Supplied entries:
--------------------------------------------------
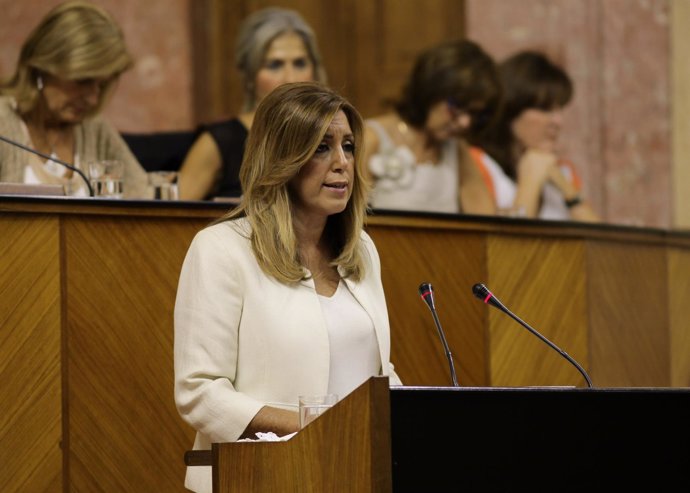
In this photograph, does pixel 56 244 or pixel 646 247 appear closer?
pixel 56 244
--------------------------------------------------
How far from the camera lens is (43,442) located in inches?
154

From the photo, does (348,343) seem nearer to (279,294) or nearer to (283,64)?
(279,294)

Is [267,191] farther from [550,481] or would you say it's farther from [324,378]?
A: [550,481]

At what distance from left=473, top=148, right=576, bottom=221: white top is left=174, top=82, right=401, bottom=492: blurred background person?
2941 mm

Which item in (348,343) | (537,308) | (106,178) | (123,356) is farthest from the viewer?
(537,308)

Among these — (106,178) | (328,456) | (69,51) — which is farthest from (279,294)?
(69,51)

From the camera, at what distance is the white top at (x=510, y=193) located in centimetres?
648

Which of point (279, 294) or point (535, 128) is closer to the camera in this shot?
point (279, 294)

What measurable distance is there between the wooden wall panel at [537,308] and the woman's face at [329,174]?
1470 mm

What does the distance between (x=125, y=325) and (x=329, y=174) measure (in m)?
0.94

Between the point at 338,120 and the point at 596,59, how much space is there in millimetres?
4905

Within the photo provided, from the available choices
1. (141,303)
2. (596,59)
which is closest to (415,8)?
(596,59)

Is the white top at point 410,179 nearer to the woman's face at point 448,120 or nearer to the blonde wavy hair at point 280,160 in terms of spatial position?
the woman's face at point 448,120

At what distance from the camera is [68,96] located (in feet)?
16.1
--------------------------------------------------
Objective:
Turn the lines of the records into a numbered list, beginning with the line containing "From the photo, does" and continuing through the line containing "A: [550,481]", both included. Leave out any blank lines.

Answer:
1. From the photo, does (348,343) seem nearer to (279,294) or nearer to (283,64)?
2. (279,294)
3. Is [267,191] farther from [550,481] or would you say it's farther from [324,378]?
4. A: [550,481]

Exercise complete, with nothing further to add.